Whenever I have pain burning throughout my body I try to remind myself that pain is just a signal, that’s in my control to interpret, similar pain might just be the result of a crazily over-enthusiastic workout at the gym for example, a positive event. Although pain is the headline symptom, taken on it’s own it’s easy to cope with, but combined with fever, fatigue and brain fog it’s altogether different, there’s no faculty available to me to fight back with. I can’t distract myself with work (brain fog), combat the pain with endorphin inducing exercise (fatigue), kick back and relax (shooting spasms) or even get comfortable (fever, shivers). Add in the unpredictability of not knowing whether I will be able to walk or use my arms from one hour to the next and making plans becomes impossible (or risky). The only option is to live hour by hour opportunistically doing what I can to make the best of a bad job.
Today though, although I’m still sore and achy, while walking along the southern dunes it gradually dawned on me that the most crippling of my symptoms had gone, the brain fog had lifted, I could think! I spontaneously burst into tears, a mix of joy at getting my brain back and suppressed anger, frustration and fear at having been deprived of a fully functioning one for so long.
One of the particularly bitter sweet characteristics of my condition is that I’m blessed with roughly 25% of my time symptom free, which is also a curse, because most months I get a short reminder of what live is meant to be like and just as I’m adjusting to normal life it’s cruelly taken away again.

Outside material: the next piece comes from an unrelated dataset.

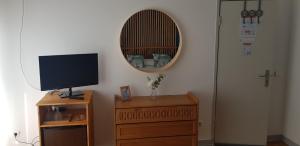 a room with a mirror and a dresser with a television at Casa Maria in Nazaré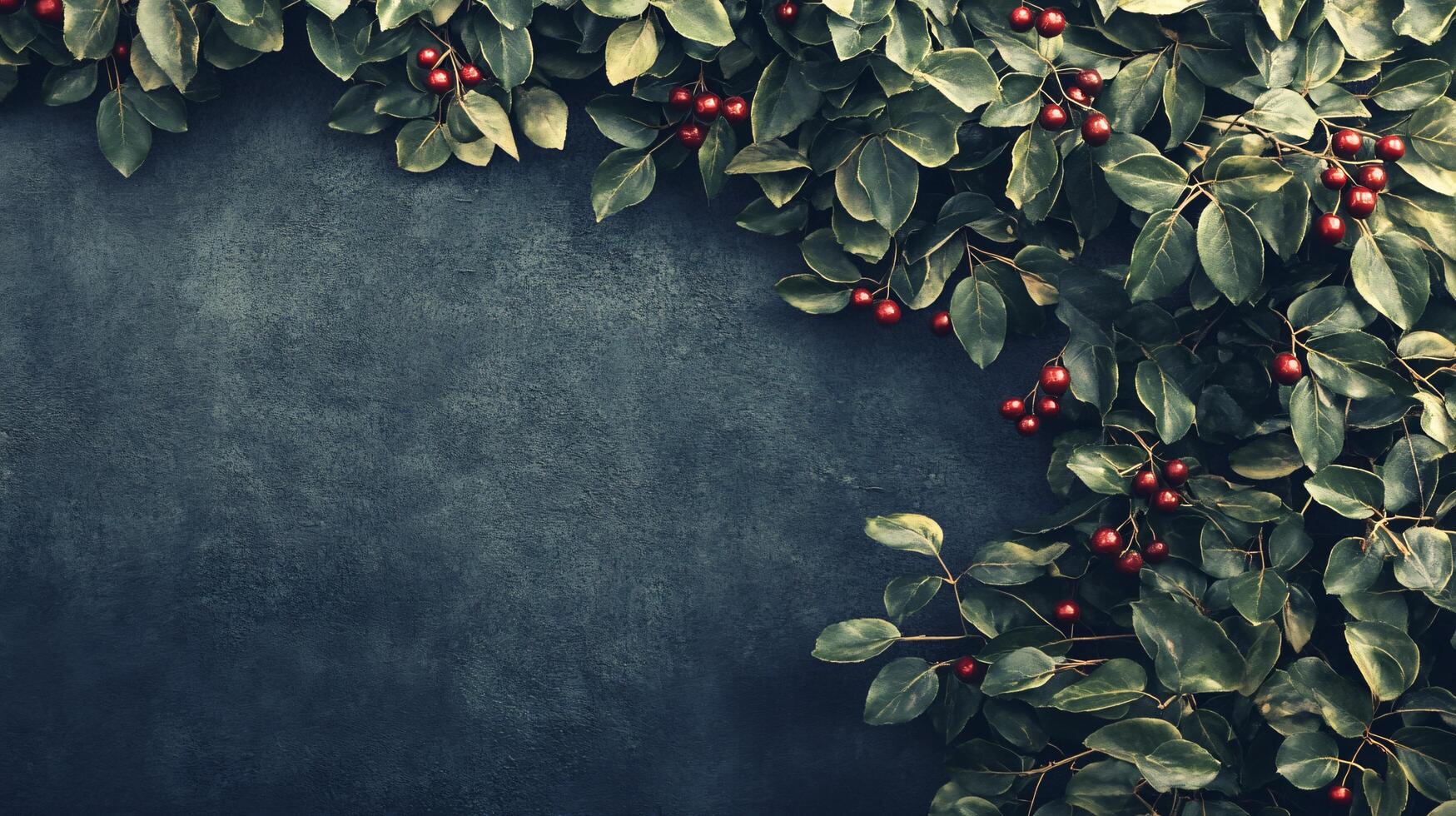Blue background with a green leafy border and red berries. The image has a festive and cheerful mood photo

Of all of the challenges I live with brain fog is the worst and almost completely ignored by the doctors that support me and the researchers who support them.
Ironically this lifting brain fog happened on one of the rare days that St Anne’s experiences mist, it had mostly burned away when I took today’s picture from the top of one of the dunes and looking down on Fairhaven Lake, it felt just like my own brain fog had been burnt away by the sunshine.